Background: Understanding the behaviour of nuclear fuel claddings by conducting burst test on single cladding tube under simulated loss-of-coolant accident conditions and developing theoretical cum empirical predictive computer codes have been the focus of several investigations. The developed burst criterion (a) assumes symmetrical deformation of cladding tube in contrast to experimental observation (b) interpolates the properties of Zircaloy-4 cladding in mixed α+β phase (c) does not account for azimuthal temperature variations.
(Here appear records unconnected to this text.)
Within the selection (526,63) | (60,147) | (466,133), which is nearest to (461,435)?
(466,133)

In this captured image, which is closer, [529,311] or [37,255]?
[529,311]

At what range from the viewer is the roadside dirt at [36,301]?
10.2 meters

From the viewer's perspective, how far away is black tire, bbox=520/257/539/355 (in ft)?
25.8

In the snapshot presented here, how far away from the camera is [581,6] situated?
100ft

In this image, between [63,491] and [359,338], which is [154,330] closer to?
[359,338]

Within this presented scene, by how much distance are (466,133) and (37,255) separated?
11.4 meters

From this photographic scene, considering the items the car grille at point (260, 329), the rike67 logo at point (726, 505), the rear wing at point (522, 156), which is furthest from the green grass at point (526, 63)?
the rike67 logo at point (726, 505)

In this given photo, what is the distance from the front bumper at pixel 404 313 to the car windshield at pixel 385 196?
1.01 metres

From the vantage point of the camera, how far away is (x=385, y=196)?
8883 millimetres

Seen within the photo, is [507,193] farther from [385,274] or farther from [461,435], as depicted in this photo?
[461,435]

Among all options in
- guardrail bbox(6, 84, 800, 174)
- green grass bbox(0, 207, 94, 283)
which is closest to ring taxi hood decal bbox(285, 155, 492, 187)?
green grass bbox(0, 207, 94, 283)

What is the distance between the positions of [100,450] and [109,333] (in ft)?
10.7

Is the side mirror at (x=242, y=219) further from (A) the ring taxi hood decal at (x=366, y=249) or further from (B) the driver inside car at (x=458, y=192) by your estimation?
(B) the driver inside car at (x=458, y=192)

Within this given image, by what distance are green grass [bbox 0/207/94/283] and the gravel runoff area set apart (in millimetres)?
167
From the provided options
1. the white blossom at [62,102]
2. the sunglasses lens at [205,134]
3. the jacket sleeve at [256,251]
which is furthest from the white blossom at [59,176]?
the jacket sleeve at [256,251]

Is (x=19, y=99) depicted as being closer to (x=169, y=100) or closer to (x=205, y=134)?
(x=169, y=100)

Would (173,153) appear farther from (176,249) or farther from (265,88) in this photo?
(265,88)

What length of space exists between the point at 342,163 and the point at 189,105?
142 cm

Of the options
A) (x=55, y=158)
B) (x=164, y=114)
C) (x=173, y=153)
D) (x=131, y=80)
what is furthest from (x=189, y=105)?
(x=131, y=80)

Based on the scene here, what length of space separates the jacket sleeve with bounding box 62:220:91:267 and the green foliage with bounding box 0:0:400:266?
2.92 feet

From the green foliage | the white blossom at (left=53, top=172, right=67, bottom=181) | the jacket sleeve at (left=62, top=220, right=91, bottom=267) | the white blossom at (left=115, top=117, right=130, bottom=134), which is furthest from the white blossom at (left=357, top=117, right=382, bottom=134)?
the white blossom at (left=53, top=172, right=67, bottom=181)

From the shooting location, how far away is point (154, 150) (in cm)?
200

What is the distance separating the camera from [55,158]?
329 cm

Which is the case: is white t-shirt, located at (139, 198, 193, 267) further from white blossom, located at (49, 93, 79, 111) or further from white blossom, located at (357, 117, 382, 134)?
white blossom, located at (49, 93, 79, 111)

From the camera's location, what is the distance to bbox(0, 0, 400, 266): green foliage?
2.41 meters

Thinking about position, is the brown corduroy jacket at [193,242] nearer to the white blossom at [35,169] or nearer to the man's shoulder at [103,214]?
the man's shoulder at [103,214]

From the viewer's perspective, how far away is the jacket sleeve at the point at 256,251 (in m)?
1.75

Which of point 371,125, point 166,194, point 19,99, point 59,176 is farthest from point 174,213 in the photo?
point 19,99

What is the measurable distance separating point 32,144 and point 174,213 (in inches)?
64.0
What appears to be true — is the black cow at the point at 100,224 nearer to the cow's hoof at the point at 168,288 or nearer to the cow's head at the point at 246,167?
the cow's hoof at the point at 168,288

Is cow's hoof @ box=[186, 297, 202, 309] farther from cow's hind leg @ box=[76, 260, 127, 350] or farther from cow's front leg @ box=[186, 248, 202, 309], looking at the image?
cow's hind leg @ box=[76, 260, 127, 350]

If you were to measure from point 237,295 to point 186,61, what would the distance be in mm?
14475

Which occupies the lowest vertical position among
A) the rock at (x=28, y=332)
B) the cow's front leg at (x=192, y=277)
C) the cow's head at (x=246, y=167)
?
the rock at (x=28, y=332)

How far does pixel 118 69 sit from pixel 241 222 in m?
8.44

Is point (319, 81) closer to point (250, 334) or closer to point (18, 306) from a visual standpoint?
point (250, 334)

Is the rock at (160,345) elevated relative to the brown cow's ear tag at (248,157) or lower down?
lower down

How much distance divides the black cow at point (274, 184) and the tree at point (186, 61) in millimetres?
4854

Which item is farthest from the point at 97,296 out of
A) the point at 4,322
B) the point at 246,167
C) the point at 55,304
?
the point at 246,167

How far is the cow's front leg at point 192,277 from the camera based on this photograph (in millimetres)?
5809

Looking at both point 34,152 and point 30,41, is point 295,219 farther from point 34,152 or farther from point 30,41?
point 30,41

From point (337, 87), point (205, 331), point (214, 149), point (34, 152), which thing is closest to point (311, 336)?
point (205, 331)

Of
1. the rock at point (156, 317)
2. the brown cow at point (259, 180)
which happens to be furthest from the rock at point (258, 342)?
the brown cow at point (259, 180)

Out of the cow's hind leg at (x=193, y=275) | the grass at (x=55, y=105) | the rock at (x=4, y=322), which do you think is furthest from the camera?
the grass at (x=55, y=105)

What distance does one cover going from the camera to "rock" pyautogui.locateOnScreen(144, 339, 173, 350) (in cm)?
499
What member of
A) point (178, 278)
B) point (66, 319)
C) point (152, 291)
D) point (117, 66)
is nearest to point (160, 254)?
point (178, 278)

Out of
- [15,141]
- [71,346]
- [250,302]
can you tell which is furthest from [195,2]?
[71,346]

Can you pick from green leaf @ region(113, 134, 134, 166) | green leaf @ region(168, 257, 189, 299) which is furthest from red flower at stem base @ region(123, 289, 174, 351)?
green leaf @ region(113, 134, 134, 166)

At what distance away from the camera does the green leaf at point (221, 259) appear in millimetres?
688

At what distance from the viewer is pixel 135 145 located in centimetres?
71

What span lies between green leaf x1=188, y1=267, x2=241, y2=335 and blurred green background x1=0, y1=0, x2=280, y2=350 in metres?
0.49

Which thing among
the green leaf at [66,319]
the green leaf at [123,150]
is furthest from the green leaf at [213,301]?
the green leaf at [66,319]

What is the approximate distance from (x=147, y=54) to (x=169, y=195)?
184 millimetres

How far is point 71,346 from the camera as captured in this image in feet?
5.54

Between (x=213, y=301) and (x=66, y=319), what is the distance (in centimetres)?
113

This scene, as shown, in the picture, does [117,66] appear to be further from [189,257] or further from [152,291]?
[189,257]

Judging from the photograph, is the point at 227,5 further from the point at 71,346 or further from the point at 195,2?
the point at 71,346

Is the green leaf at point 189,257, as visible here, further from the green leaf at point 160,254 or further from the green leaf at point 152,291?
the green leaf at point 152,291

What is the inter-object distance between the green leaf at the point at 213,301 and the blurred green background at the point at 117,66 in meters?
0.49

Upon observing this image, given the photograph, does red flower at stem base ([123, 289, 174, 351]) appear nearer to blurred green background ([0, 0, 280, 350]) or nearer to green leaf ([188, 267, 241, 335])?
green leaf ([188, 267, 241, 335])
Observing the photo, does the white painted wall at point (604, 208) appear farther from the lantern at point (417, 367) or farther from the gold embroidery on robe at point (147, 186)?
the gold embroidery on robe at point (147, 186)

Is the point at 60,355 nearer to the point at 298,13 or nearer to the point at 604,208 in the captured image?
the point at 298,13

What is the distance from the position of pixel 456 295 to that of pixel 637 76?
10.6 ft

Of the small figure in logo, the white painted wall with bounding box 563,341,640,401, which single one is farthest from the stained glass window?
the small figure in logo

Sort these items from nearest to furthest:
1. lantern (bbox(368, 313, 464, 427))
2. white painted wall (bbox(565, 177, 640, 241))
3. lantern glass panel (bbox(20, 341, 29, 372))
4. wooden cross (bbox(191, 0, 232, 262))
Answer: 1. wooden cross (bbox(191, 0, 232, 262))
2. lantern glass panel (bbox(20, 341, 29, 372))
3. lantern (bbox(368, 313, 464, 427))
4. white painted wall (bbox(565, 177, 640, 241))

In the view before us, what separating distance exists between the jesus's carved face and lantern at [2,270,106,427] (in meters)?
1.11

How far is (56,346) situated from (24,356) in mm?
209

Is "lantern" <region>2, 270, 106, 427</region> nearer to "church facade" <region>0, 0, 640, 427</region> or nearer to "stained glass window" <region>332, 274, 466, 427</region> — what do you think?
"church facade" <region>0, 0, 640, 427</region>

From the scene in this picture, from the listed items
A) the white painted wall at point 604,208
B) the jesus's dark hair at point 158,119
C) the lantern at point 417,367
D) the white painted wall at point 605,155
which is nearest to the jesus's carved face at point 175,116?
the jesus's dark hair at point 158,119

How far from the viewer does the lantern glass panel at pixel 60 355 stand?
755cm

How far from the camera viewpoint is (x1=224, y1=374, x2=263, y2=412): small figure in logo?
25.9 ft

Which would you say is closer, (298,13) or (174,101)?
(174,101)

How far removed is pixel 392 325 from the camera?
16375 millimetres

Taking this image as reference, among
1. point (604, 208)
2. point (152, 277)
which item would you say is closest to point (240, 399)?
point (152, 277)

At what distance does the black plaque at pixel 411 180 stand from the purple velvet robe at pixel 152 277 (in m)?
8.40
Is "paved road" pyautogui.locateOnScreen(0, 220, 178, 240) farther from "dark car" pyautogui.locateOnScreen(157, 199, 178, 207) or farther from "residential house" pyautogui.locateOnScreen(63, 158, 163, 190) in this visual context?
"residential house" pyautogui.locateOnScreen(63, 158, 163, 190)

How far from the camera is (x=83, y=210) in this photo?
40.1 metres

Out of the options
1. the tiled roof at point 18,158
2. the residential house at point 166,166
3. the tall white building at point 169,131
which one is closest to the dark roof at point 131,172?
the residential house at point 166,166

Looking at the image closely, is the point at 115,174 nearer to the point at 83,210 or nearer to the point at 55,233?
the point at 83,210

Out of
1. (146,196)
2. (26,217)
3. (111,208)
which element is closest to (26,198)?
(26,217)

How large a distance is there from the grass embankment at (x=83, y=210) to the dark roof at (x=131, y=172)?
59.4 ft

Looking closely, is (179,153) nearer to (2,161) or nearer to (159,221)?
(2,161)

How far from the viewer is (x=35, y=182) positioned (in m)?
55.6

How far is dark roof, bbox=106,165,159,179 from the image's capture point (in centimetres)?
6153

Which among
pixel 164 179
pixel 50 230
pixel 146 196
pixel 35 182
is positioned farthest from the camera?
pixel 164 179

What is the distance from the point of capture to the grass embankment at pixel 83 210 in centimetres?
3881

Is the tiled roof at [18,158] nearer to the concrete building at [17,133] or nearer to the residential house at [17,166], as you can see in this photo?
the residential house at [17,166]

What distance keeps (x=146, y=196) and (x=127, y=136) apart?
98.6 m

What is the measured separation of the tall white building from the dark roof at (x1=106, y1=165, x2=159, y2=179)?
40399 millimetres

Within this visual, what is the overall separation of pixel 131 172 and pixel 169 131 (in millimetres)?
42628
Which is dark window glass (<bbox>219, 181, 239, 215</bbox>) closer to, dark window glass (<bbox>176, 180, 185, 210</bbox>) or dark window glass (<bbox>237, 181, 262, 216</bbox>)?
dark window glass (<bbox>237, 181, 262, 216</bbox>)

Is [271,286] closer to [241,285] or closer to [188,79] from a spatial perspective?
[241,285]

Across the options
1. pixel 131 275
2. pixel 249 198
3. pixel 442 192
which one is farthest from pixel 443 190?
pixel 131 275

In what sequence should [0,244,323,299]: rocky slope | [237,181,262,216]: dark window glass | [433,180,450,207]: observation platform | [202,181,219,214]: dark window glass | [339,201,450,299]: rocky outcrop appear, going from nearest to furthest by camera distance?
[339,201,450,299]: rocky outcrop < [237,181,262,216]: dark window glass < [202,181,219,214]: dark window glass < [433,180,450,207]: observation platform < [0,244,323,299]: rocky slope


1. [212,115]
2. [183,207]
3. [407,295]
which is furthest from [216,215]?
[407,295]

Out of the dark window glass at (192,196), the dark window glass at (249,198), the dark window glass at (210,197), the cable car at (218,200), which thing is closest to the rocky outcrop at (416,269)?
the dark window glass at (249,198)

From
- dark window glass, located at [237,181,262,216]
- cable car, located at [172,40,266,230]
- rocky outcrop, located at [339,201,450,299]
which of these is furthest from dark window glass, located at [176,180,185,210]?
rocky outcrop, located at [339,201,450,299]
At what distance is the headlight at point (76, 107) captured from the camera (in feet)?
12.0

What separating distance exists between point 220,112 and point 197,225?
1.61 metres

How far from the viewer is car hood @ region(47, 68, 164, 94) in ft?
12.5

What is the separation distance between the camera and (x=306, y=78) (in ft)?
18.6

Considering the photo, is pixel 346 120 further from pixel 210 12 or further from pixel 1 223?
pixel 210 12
In order to overcome all these drawbacks of burst criterion, it is reasoned that artificial intelligence technique may be a better option to predict the burst parameters. Methods: Artificial neural network models based on feedforward backpropagation algorithm with logsig transfer function are developed. Results: Neural network architecture of 2-4-4-3, that is model with two hidden layers having four nodes in each layer is found to be the most suitable. The mean, maximum, and minimum prediction errors for this optimised model are 0.82%, 19.62%, and 0.004%, respectively. Conclusion: The burst stress, burst temperature, and burst strain obtained from burst criterion have average deviation of 19%, 12%, and 53% respectively whereas the developed neural network model predicted these parameters with average deviation of 6%, 2%, and 8%, respectively.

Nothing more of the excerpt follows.